Success: Openness Not Required

A day doesn’t go by where I don’t read someone proclaim that Apple will fail if they aren’t more open. That the Macintosh is doomed if Apple doesn’t allow third-party manufacturers the right to create licensed Mac clones. That the App Store should not be the only place where iOS device users can download software without first needing to jailbreak their devices. You needn’t look any further than the success of the iPod, iPhone and iPad to see how closed actually works well in Apple’s favor.

In 1995 Apple launched their official Mac clone program with the intentions of increasing the Macintosh’ market share. In return for licensing the Macintosh ROMs and system software, the licensees would pay Apple a flat licensing fee, as well as a royalty for each Mac clone sold. Unfortunately hardware sales were more profitable than clone licenses and royalties, forcing Apple to compete not only with Microsoft and PC manufacturers, but also with their own Mac clone licensees. Upon Steve Jobs’ return in 1997, Apple backed out of the clone licensing deals, fueled by complaints from Apple executives that they were financially unfavorable. In the end, Apple’s attempt to clone the Mac was not a sustainable option.

If open was a big issue with consumers, you might expect a huge backlash against Apple’s iOS devices. Apple is not only the sole manufacturer of iPhones, iPods and iPads, they also decide what apps you can install on your iOS devices. Why is it then that Apple consistently ranks highly on customer satisfaction surveys? For the fifth consecutive year Apple’s iPhone has topped JD Power’s annual smart phone customer satisfaction study. The Apple Mac has also topped the American Customer Satisfaction Index for the seventh straight year. According to customer surveys, it doesn’t appear that the average consumer has taken openness into consideration.

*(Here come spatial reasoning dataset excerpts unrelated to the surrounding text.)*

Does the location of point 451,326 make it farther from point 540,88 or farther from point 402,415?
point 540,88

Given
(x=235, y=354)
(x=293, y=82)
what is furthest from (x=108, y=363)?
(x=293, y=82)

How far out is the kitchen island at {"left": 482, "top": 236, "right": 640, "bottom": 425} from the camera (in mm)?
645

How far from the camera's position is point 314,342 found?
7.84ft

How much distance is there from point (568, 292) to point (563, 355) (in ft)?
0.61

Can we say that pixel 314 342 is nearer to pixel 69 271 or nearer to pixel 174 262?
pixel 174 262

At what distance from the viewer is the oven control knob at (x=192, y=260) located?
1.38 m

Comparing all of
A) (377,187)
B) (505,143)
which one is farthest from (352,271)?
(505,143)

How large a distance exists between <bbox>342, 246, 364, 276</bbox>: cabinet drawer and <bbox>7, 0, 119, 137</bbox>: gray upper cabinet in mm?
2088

I understand how some people would like the freedom to run whatever software they want on their phones and tablets. How relying on a curated, walled-garden approach could lead to censorship and anticompetitive actions. Unfortunate for these users, their wants fall in the minority. For many users, the App Store offers an easy way to find and install apps on their iOS devices, much like how the iTunes Store made the process of purchasing digital music transparent. By limiting choice, Apple has actually made the experience more pleasant. By creating a better experience, people are more willing to pay a premium to use Apple’s offerings.

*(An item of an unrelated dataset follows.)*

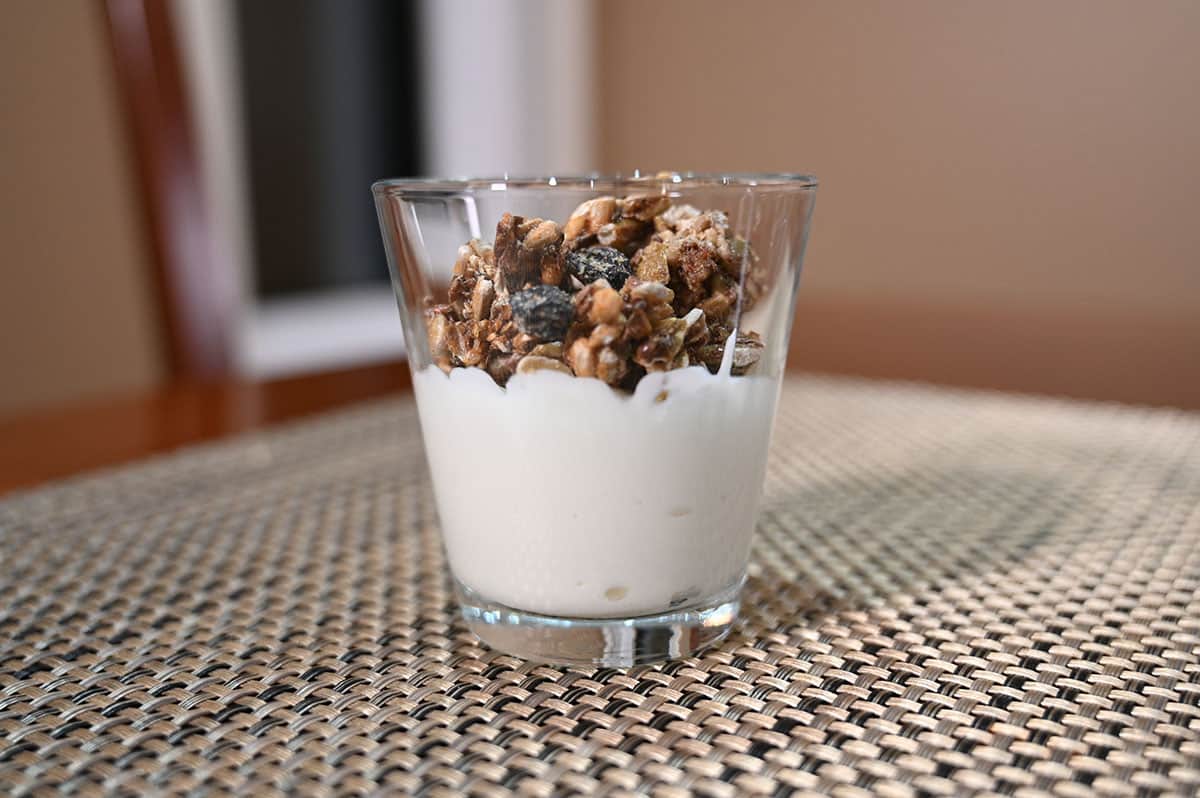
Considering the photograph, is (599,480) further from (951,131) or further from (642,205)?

Apple is not concerned solely with market share. Seeing how profitable they are with what market share they own I would say they are more concerned with catering to those users with larger expendable incomes. Apple has created reliable devices that are easier to use than the competitions, and this is their competitive advantage. This is their differentiator that supports their devices’ higher price tags, and opening up their platforms would be counterproductive.